[Spatial reasoning question data]

-------

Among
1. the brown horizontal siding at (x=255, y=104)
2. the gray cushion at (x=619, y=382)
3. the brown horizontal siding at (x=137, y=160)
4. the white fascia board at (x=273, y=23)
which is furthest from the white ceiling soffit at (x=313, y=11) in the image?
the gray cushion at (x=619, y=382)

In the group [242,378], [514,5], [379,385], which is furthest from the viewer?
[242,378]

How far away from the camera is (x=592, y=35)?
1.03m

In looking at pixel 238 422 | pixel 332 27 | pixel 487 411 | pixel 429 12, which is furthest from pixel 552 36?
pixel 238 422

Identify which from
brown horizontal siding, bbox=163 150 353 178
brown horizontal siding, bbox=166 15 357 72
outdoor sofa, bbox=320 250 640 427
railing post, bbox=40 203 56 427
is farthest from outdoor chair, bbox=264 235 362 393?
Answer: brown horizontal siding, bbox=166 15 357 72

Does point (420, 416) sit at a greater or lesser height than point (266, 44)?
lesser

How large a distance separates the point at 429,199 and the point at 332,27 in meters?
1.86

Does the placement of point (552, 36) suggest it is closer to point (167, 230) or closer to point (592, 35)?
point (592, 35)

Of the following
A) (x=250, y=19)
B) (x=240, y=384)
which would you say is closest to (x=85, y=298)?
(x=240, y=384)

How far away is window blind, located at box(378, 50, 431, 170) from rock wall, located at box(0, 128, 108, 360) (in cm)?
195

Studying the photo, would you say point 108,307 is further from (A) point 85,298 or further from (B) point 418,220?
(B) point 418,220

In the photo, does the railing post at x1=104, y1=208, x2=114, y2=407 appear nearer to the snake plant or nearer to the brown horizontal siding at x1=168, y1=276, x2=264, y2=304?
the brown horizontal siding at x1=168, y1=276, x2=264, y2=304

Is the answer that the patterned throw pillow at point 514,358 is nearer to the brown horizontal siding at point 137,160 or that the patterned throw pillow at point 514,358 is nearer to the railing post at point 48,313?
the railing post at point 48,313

-------

#### Direction:
Update the listing by replacing "rock wall" with "stone wall" wherever it occurs, and reproduce every other line without alteration.

#### Final result:
Among
1. the brown horizontal siding at (x=255, y=104)
2. the gray cushion at (x=619, y=382)
3. the brown horizontal siding at (x=137, y=160)
4. the white fascia board at (x=273, y=23)
which is furthest from the white ceiling soffit at (x=313, y=11) in the image?
the gray cushion at (x=619, y=382)

In the group [242,378], [514,5], [379,385], which is furthest from the viewer?
[242,378]

How far away from the camera is (x=592, y=35)?
1.03m

In looking at pixel 238 422 | pixel 332 27 | pixel 487 411 | pixel 429 12, which is furthest from pixel 552 36?
pixel 238 422

Identify which from
brown horizontal siding, bbox=163 150 353 178
brown horizontal siding, bbox=166 15 357 72
outdoor sofa, bbox=320 250 640 427
railing post, bbox=40 203 56 427
is farthest from outdoor chair, bbox=264 235 362 393?
Answer: brown horizontal siding, bbox=166 15 357 72

Does point (420, 416) sit at a greater or lesser height than point (266, 44)?
lesser

How large a distance separates the point at 429,199 and the point at 332,27 in meters?
1.86

Does the placement of point (552, 36) suggest it is closer to point (167, 230) or closer to point (592, 35)?
point (592, 35)

Of the following
A) (x=250, y=19)
B) (x=240, y=384)
which would you say is closest to (x=85, y=298)?
(x=240, y=384)

How far away is window blind, located at box(378, 50, 431, 170) from stone wall, located at box(0, 128, 108, 360) (in cm)?
195

Studying the photo, would you say point 108,307 is further from (A) point 85,298 or further from (B) point 418,220?
(B) point 418,220

In the photo, does the railing post at x1=104, y1=208, x2=114, y2=407 appear nearer to the snake plant or nearer to the brown horizontal siding at x1=168, y1=276, x2=264, y2=304?
the brown horizontal siding at x1=168, y1=276, x2=264, y2=304

Is the answer that the patterned throw pillow at point 514,358 is nearer to the brown horizontal siding at point 137,160 or that the patterned throw pillow at point 514,358 is nearer to the railing post at point 48,313?
the railing post at point 48,313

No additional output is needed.